La Société des alcools du Québec (SAQ), comme toute bonne société d'État, fait régulièrement l'objet de vives discussions lors desquelles de fervents défenseurs de la «religion» du libre marché s'enflamment contre son statut de monopole. Or, bien qu'il soit facile, à l'image du «sportif de divan» qui vocifère contre l'entraîneur de son équipe favorite, de trouver des comparaisons boiteuses qui donnent l'impression d'une situation épouvantable, je fais partie de ceux qui tiennent mordicus à ce que cette entreprise reste une société d'État.

D'une part, je suis très heureux que les profits de la vente d'alcool servent dans une plus grande proportion à financer des services publics et des projets collectifs (pour le peu de projets de ce genre qu'il nous reste!) plutôt qu'à rendre «uber-riches» des gens souvent déjà très riches. D'autre part, j'aimerais que nous saisissions cette occasion de créer un exemple tangible de la possibilité de faire du commerce autrement, en fournissant des conditions décentes aux employés de plancher et en répondant à des objectifs plus profonds que celui de la simple maximisation des profits.

Le premier objectif est facile à atteindre, la taille du dividende versé au Trésor québécois donnant un indice du succès en la matière. Le deuxième est cependant beaucoup plus complexe.

En effet, pour que la SAQ soit un modèle différent qui ne repose pas uniquement sur la vulgaire efficacité financière, il est nécessaire que ses dirigeants s'obligent à un travail considérablement plus complexe que celui qui se présenterait à eux s'ils étaient «dans le privé» et n'avaient qu'à se concentrer sur la rentabilité financière. Après tout, la «vraie» rentabilité implique un vaste ensemble de considérations que les normes comptables ne permettent malheureusement pas de mesurer, et son atteinte nécessite une vigilance et une présence d'esprit constantes. Tout un défi!

Un défi qui, malheureusement, dans un contexte où un trop grand nombre d'entre nous n'exige de nos décideurs publics que des résultats «chiffrables», semble trop grand pour être relevé.

## Jeu de données
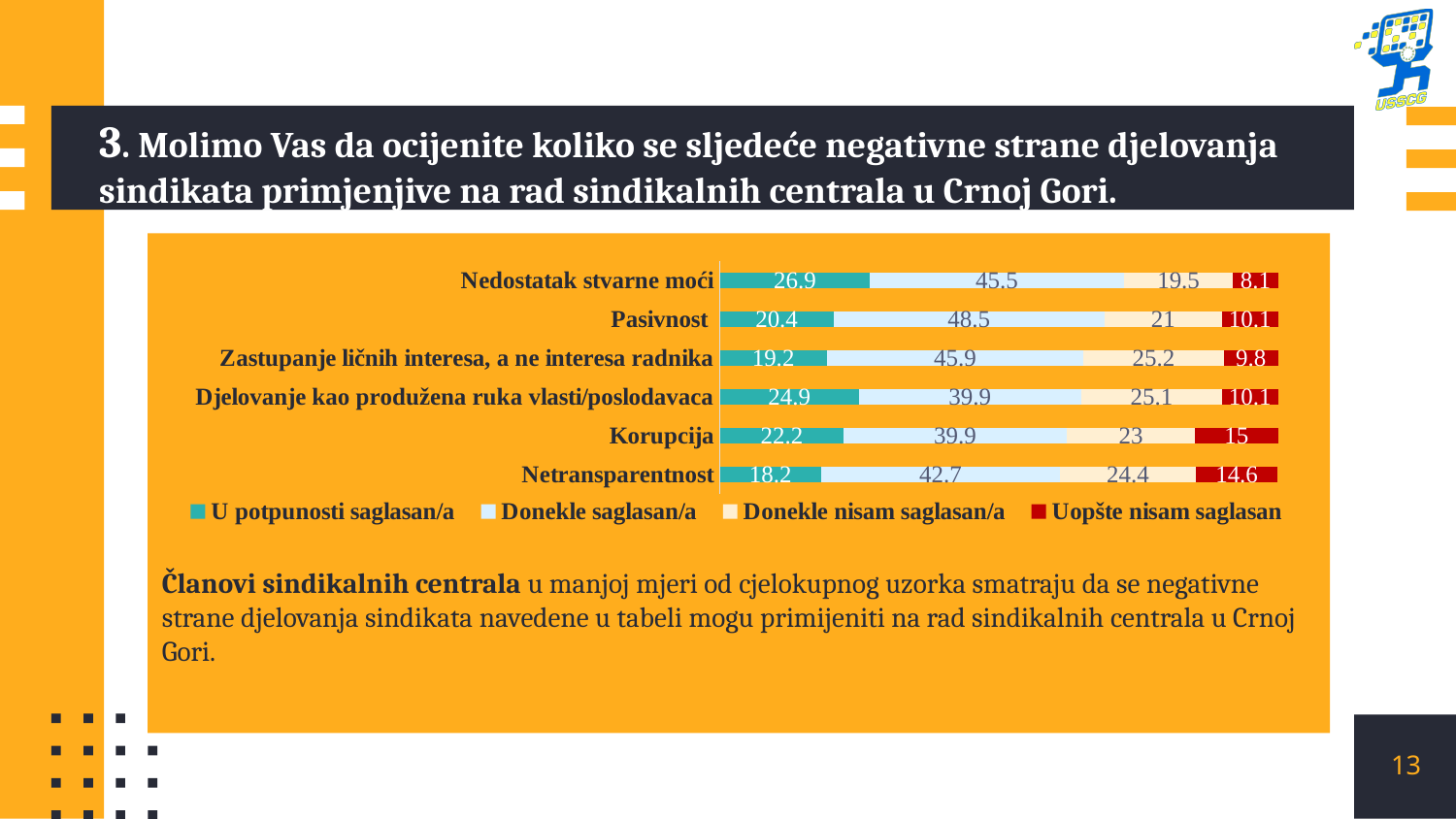
What is the value of 'Uopšte nisam saglasan' for 'Korupcija'? 15 What is the total of the stacked bar for 'Nedostatak stvarne moći'? 100 What is the value of 'U potpunosti saglasan/a' for 'Nedostatak stvarne moći'? 26.9 How many categories are shown in the chart? 6 What is the value of 'Donekle saglasan/a' for 'Pasivnost'? 48.5 What is the value of 'Donekle nisam saglasan/a' for 'Netransparentnost'? 24.4 Which is larger: the 'U potpunosti saglasan/a' value for 'Djelovanje kao produžena ruka vlasti/poslodavaca' or for 'Zastupanje ličnih interesa, a ne interesa radnika'? Djelovanje kao produžena ruka vlasti/poslodavaca What is the difference between the 'Donekle saglasan/a' values for 'Pasivnost' and 'Korupcija'? 8.6 Which category has the lowest value for 'Uopšte nisam saglasan'? Nedostatak stvarne moći Which category has the highest value for 'U potpunosti saglasan/a'? Nedostatak stvarne moći What type of chart is shown on the slide? stacked bar chart How many series does the legend list? 4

## Présentation de l'exercice
Poursuivez le texte sur la Société des alcools du Québec là où il s'arrête. Le matériel placé après le texte n'a aucun lien avec celui-ci.

## Réponse attendue
A-t-on, par exemple, déjà oublié que le Québec s'est doté de la Loi sur le développement durable qui «a pour objet d'instaurer un nouveau cadre de gestion au sein de l'Administration afin que l'exercice de ses pouvoirs et de ses responsabilités s'inscrive dans la recherche d'un développement durable» et vise «à réaliser le virage nécessaire au sein de la société face aux modes de développement non viable, [...] à tous les niveaux et dans toutes les sphères d'intervention, [...]»?

Bien entendu, la SAQ respecte les aspects techniques de cette loi qui exige, comme les dogmes de la «gestion efficiente» le veulent, la production de politiques et de rapports. Elle produit donc un «bilan de développement durable», manifestation de cet omniprésent désir de «reddition de comptes», qui nous renseigne notamment sur sa «participation aux activités de Bacs +», ses «discussions avec les parties prenantes externes concernées» et sa «participation, en tant que membre du conseil d'administration, à la Table pour la récupération hors foyer, dont la mission est d'initier, développer et mettre en œuvre des programmes [...]».

Toutes les cases ont donc été dûment cochées... On se demande toutefois si le véritable objectif est atteint.

La Loi, au-delà de son côté formaliste, énonce des obligations plus générales. Elle demande notamment de tenir compte de la «production et consommation responsables», mentionnant que «des changements doivent être apportés dans les modes de production et de consommation en vue de rendre ces dernières plus viables et plus responsables sur les plans social et environnemental, entre autres par l'adoption d'une approche d'écoefficience, qui évite le gaspillage et qui optimise l'utilisation des ressources».

Dans un tel contexte, sans remettre en question la vocation commerciale de la SAQ ni s'attendre à ce que cette dernière fasse «plus blanc que blanc», je me désole de voir la SAQ faire, plutôt régulièrement, des promotions comme celle du 2 mai dernier qui permettait d'obtenir deux verres en polymère gratuits à l'achat de deux bouteilles de vin californien.

Est-ce que ces dizaines de milliers de verres (la documentation parle d'environ 70 000), qui finiront pour la plupart dans un dépotoir sans avoir été utilisés et dont la vaste majorité des clients n'avait aucun réel besoin, ne sont pas un exemple parfait de production et de consommation irresponsables?

N'y a-t-il que les plus purs et durs environnementalistes pour voir qu'un simple rabais aurait été bien plus approprié? Au minimum, n'aurait-on pas dû proposer un rabais, disons de 5$, en option au lieu de ces verres dont la valeur annoncée était de 9,95$? Ne pas inciter une fois de plus à l'accumulation de biens matériels ne fait-il pas partie de la tâche «différente» que doivent remplir les dirigeants de la SAQ?

J'insiste. La SAQ est loin d'être la pire des coupables dans cette spirale de la consommation et cette difficile marche vers une nécessaire relation plus saine avec les biens matériels. Elle se doit toutefois, vu son caractère public et les possibilités que lui confèrent sa situation monopolistique, ne pas suivre aveuglément les lois du marché et donner davantage l'exemple.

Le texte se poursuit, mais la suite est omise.